Bullets curve upwards though
Please explain
Basically, the effect of the bullet being spun through the rifling, creates a kind of lift like an airplane wing. As the bullet travels over a distance, it will fist rise up (sometimes a fraction of an inch, but yes, it is a rise). As the distance continues, that same wind which it is acting on to create lift, will in turn begin to slow the bullet down, overcoming the lift it has created and allowing gravity to pull it down to the ground. Typically, the lighter the bullet, the more visible this up and down curve can be.
This seems a bit strange. It sounds like you are describing the “Magnus effect”, something quite familiar to fans of baseball and football. (soccer for the US citizens) For this to work the spin has to be towards the direction of flight or into a crosswind. Otherwise the forces cancel out and no slight acceleration is induced, forcing the object to change direction. As bullets travel much faster than most gusts of wind, it’s not very likely for this to happen.

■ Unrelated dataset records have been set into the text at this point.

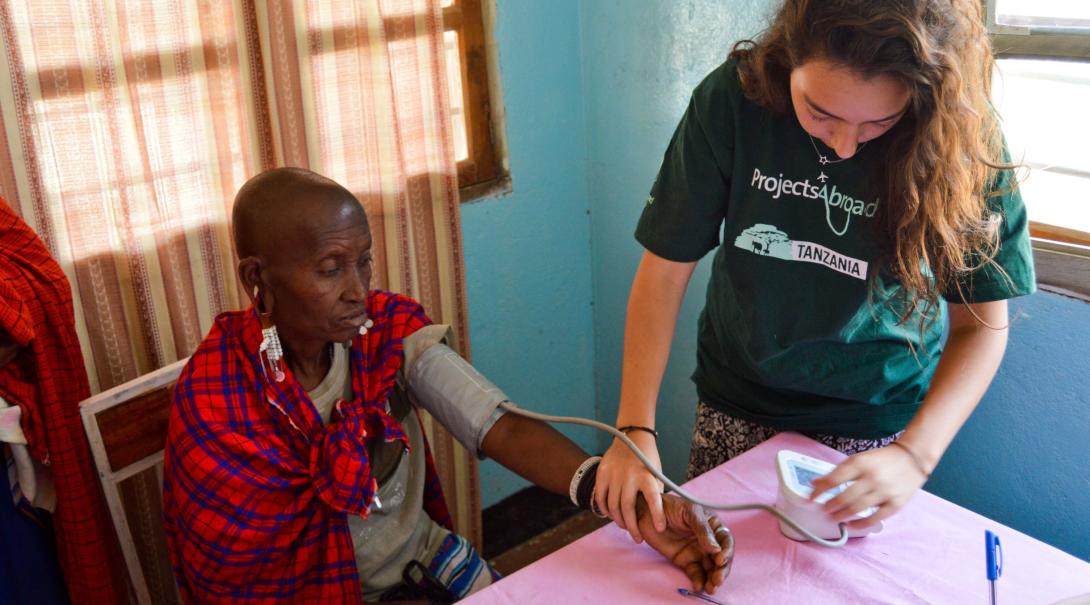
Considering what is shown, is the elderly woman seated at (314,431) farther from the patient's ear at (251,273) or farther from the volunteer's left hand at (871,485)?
the volunteer's left hand at (871,485)

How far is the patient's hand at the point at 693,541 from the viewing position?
1.24 metres

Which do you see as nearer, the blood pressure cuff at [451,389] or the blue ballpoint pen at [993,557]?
the blue ballpoint pen at [993,557]

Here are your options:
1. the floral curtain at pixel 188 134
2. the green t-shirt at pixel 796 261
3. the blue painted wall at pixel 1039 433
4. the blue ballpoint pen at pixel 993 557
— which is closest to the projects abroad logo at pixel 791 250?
the green t-shirt at pixel 796 261

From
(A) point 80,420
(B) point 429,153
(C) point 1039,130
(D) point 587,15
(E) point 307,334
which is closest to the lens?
(E) point 307,334

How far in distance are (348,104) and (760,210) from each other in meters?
1.03

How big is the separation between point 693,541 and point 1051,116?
1.17 m

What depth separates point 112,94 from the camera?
1763mm

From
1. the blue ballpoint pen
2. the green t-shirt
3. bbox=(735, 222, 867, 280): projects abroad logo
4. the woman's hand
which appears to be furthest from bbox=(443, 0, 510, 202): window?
the blue ballpoint pen

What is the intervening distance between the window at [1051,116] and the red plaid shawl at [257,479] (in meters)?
1.25

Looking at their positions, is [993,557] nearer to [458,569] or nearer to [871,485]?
[871,485]

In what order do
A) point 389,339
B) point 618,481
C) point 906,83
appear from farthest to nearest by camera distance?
point 389,339, point 618,481, point 906,83

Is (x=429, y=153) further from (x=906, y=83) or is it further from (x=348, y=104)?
(x=906, y=83)

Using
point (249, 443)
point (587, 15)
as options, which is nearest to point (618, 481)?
point (249, 443)

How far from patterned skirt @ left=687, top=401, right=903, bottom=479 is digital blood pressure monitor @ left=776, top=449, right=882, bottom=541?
8.8 inches
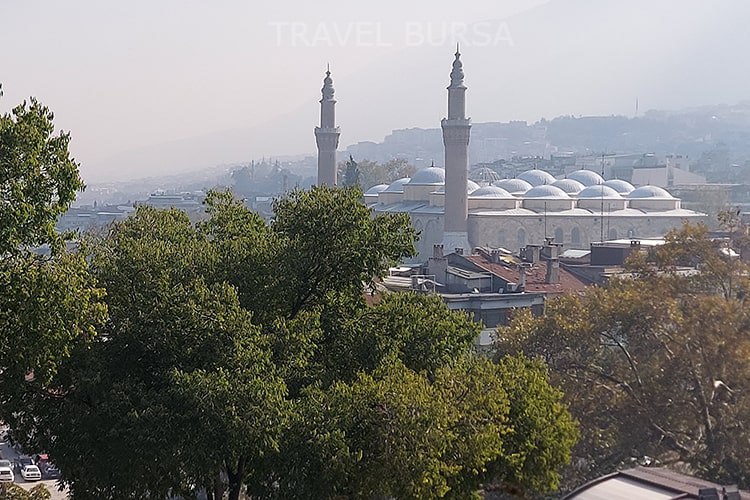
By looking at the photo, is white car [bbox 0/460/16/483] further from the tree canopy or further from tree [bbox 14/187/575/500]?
the tree canopy

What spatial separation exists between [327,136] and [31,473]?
53.1m

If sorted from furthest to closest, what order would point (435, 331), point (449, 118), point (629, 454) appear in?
point (449, 118) < point (629, 454) < point (435, 331)

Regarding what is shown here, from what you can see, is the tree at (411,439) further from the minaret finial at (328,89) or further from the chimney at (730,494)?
the minaret finial at (328,89)

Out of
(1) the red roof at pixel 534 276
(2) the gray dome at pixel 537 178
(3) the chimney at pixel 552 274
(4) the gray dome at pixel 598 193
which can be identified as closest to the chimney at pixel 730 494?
(1) the red roof at pixel 534 276

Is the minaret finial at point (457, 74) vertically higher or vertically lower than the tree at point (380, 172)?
higher

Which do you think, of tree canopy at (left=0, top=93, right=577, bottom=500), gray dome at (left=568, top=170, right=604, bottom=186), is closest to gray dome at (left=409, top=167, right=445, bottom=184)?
gray dome at (left=568, top=170, right=604, bottom=186)

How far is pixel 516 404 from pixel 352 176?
89.5 metres

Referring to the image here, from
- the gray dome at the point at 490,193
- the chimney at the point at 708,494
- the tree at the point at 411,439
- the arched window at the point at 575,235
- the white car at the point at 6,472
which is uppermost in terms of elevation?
the tree at the point at 411,439

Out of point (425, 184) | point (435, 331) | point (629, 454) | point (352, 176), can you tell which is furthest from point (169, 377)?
point (352, 176)

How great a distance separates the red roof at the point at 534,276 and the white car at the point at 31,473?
17.0 meters

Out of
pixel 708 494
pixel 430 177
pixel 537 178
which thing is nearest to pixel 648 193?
pixel 537 178

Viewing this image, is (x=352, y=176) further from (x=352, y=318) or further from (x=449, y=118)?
(x=352, y=318)

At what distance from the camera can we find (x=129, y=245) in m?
12.7

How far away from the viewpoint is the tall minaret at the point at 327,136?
7962 cm
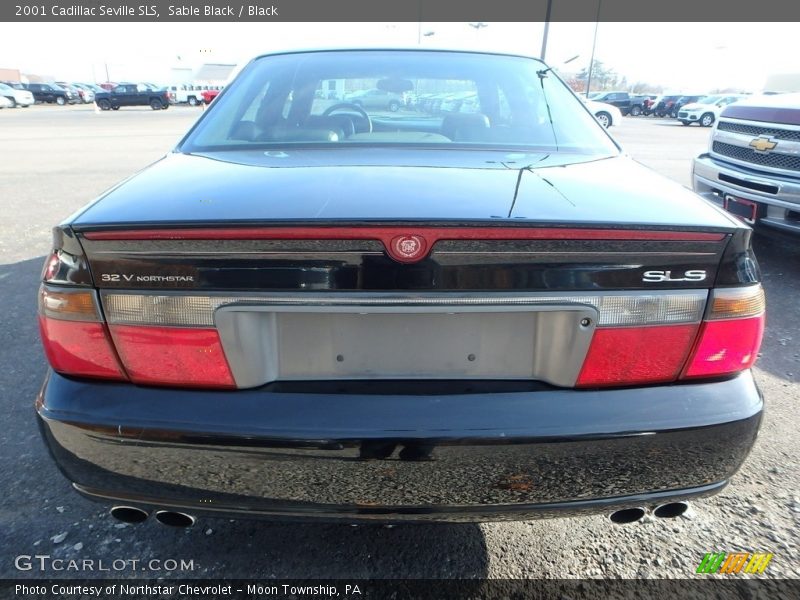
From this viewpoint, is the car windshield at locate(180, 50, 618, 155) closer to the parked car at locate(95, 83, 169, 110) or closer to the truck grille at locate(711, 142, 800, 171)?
the truck grille at locate(711, 142, 800, 171)

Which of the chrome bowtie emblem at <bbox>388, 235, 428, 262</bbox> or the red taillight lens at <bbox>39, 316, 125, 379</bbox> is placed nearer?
the chrome bowtie emblem at <bbox>388, 235, 428, 262</bbox>

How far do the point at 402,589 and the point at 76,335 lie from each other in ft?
4.00

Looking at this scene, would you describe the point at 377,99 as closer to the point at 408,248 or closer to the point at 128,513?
the point at 408,248

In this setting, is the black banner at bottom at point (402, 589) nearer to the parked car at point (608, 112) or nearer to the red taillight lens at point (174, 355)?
the red taillight lens at point (174, 355)

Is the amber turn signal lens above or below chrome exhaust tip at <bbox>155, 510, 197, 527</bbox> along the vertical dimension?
above

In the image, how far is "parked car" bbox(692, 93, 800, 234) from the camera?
4.52m

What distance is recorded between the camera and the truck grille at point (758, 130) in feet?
15.1

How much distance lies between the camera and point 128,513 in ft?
5.24

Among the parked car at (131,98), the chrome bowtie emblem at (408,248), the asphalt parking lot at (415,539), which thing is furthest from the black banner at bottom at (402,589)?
the parked car at (131,98)

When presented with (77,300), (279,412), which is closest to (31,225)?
(77,300)

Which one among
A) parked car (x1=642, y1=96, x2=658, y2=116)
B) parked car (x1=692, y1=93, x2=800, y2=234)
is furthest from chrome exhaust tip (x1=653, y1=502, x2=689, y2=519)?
parked car (x1=642, y1=96, x2=658, y2=116)

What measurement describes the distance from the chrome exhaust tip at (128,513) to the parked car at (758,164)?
15.8 feet

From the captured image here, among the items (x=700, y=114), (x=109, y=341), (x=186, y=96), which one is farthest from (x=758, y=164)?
(x=186, y=96)

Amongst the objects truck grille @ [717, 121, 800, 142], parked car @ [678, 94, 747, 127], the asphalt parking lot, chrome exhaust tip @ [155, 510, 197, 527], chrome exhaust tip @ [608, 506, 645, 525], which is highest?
truck grille @ [717, 121, 800, 142]
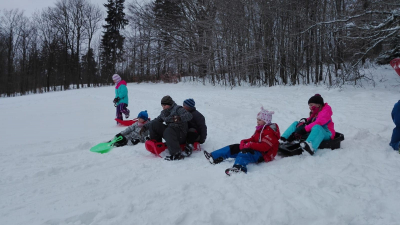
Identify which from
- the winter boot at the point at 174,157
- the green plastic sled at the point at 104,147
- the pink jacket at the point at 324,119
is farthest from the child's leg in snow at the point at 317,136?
the green plastic sled at the point at 104,147

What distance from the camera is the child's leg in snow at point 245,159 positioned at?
317 cm

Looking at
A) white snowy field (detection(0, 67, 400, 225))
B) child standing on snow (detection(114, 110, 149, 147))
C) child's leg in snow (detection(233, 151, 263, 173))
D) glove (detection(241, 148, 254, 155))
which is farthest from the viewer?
child standing on snow (detection(114, 110, 149, 147))

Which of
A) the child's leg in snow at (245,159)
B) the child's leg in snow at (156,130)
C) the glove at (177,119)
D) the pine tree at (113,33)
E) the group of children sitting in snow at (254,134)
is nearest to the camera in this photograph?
the child's leg in snow at (245,159)

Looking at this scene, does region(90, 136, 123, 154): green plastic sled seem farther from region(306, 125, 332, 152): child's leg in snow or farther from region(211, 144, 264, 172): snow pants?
region(306, 125, 332, 152): child's leg in snow

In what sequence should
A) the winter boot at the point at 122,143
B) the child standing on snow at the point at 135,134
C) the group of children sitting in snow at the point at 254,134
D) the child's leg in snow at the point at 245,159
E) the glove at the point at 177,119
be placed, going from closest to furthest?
the child's leg in snow at the point at 245,159
the group of children sitting in snow at the point at 254,134
the glove at the point at 177,119
the winter boot at the point at 122,143
the child standing on snow at the point at 135,134

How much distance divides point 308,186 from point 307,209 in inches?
19.6

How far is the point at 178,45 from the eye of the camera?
822 inches

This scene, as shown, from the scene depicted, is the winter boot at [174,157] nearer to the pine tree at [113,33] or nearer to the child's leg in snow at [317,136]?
the child's leg in snow at [317,136]

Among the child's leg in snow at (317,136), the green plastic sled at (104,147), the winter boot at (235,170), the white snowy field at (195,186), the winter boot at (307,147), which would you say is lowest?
the white snowy field at (195,186)

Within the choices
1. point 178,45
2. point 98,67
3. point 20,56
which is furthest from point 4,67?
point 178,45

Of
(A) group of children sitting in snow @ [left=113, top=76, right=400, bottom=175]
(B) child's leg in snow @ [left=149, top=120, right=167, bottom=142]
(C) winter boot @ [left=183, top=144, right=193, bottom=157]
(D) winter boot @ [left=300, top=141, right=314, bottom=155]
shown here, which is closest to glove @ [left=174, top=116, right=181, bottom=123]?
(A) group of children sitting in snow @ [left=113, top=76, right=400, bottom=175]

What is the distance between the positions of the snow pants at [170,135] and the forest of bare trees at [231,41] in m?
8.14

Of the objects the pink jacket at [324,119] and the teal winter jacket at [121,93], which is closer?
the pink jacket at [324,119]

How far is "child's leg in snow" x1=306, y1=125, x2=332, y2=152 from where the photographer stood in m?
3.66
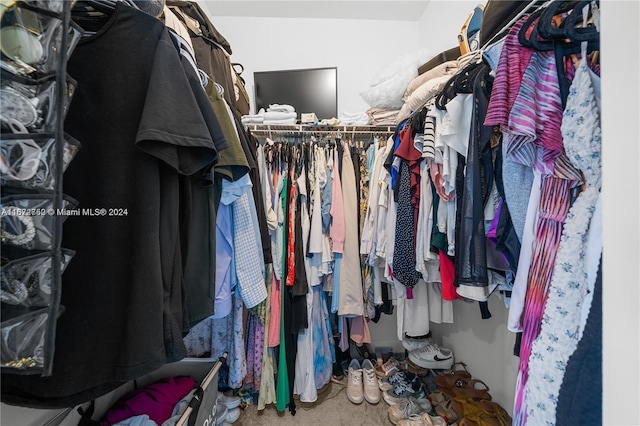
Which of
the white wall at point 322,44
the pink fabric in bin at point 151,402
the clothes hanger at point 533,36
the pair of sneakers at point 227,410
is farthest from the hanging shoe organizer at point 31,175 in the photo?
the white wall at point 322,44

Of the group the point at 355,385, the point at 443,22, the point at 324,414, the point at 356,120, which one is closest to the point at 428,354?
the point at 355,385

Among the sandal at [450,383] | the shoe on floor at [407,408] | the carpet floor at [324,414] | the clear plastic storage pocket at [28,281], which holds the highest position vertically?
the clear plastic storage pocket at [28,281]

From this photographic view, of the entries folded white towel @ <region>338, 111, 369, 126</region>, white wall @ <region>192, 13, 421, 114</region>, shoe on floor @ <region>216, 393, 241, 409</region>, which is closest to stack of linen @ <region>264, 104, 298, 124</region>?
folded white towel @ <region>338, 111, 369, 126</region>

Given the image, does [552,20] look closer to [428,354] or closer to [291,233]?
[291,233]

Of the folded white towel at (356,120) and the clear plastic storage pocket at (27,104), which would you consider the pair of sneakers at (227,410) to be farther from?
the folded white towel at (356,120)

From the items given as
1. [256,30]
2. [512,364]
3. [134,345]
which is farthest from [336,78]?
[512,364]

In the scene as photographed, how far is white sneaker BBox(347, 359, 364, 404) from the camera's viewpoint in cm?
138

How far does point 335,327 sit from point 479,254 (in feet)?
3.72

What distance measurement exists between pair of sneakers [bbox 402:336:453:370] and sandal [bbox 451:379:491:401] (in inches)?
7.0

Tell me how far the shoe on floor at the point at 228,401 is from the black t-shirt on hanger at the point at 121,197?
1104 mm

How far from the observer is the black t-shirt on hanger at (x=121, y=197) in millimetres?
430

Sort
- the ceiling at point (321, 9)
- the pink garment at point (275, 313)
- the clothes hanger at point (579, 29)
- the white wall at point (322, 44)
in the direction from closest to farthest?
the clothes hanger at point (579, 29), the pink garment at point (275, 313), the ceiling at point (321, 9), the white wall at point (322, 44)

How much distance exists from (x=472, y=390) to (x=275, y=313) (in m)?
1.14

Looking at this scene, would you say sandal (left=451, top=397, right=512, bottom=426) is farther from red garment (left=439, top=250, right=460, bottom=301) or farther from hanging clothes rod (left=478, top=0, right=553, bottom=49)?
hanging clothes rod (left=478, top=0, right=553, bottom=49)
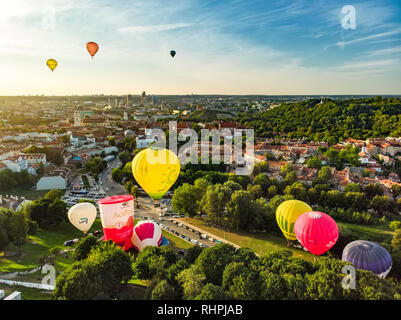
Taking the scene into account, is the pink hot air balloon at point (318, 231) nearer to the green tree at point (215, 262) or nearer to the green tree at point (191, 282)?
the green tree at point (215, 262)

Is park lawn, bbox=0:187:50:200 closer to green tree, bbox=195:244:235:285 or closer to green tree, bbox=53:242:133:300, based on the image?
green tree, bbox=53:242:133:300

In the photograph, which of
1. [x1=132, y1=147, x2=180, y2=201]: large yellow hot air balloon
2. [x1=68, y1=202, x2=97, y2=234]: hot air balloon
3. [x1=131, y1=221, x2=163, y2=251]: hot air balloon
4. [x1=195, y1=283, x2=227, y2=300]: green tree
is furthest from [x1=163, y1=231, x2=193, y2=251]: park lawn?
[x1=195, y1=283, x2=227, y2=300]: green tree

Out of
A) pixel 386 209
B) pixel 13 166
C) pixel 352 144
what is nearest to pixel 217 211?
pixel 386 209

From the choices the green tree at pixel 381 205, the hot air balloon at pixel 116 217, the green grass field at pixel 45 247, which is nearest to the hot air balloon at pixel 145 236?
the hot air balloon at pixel 116 217

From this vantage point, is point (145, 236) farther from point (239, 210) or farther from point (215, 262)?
point (239, 210)
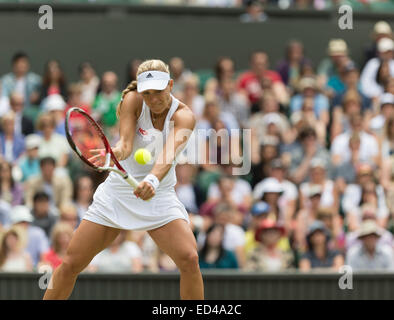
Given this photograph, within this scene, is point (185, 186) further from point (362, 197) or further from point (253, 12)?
point (253, 12)

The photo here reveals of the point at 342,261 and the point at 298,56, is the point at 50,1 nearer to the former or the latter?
the point at 298,56

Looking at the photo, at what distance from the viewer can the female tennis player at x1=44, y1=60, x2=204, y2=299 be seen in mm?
6980

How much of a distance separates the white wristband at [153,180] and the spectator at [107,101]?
18.6 feet

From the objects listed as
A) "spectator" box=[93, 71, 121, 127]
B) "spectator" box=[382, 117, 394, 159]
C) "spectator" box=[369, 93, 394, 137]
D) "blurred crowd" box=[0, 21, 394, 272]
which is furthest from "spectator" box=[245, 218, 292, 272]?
"spectator" box=[93, 71, 121, 127]

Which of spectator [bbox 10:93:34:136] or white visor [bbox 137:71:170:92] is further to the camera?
spectator [bbox 10:93:34:136]

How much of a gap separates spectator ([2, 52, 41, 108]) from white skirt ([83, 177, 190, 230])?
20.1 ft

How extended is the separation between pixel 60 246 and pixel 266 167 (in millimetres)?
2832

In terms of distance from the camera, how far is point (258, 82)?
529 inches

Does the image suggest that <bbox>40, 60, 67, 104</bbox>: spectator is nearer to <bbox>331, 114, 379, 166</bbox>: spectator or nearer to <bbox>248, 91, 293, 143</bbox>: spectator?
<bbox>248, 91, 293, 143</bbox>: spectator

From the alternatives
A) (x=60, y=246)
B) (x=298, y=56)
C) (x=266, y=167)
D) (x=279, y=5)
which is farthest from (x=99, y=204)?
(x=279, y=5)

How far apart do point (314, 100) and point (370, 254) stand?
2.90 meters

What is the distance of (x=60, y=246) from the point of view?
10453 millimetres

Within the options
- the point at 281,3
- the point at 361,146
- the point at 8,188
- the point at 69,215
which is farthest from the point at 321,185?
the point at 281,3

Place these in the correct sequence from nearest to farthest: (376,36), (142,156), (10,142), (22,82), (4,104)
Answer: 1. (142,156)
2. (10,142)
3. (4,104)
4. (22,82)
5. (376,36)
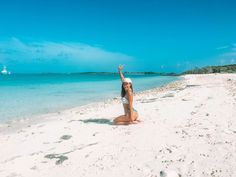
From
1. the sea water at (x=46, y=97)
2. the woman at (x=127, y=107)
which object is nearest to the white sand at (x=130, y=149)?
the woman at (x=127, y=107)

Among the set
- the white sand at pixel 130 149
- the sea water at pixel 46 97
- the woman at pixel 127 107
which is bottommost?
the sea water at pixel 46 97

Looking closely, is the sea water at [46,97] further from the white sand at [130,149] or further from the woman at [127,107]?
the woman at [127,107]

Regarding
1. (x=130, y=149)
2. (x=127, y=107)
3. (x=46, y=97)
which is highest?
(x=127, y=107)

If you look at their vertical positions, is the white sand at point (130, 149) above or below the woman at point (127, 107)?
below

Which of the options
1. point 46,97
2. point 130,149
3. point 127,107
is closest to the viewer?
point 130,149

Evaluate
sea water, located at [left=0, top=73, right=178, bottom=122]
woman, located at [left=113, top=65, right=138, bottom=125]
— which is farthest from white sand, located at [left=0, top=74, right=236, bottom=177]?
sea water, located at [left=0, top=73, right=178, bottom=122]

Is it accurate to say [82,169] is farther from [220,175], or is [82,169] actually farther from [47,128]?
[47,128]

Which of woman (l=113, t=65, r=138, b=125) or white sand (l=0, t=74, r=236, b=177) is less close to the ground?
woman (l=113, t=65, r=138, b=125)

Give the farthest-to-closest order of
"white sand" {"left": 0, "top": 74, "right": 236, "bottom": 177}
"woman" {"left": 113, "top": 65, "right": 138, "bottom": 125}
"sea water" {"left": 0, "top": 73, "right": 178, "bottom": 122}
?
"sea water" {"left": 0, "top": 73, "right": 178, "bottom": 122}
"woman" {"left": 113, "top": 65, "right": 138, "bottom": 125}
"white sand" {"left": 0, "top": 74, "right": 236, "bottom": 177}

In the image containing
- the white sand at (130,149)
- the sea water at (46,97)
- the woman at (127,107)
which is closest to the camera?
the white sand at (130,149)

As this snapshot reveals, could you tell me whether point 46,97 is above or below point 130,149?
below

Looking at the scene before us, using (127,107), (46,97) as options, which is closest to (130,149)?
(127,107)

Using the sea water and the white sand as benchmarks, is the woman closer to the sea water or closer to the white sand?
the white sand

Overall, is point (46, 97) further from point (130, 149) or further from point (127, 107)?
point (130, 149)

Because gravity pulls bullets downwards, they are often fired slightly upwards to counteract this. So if you were watching a slow-motion video of a bullet travelling, it would give the illusion of curving upwards.
However I’m not claiming that you are wrong. There might be a physical effect causing the bullets to curve upwards, which I don’t know about yet, and in that case, I would very much like to learn more 🙂
This was really cool, can we get more of stuff like this?
Great job 🙂
The part about Gravity is wrong; the rope could bream if tugged with that force.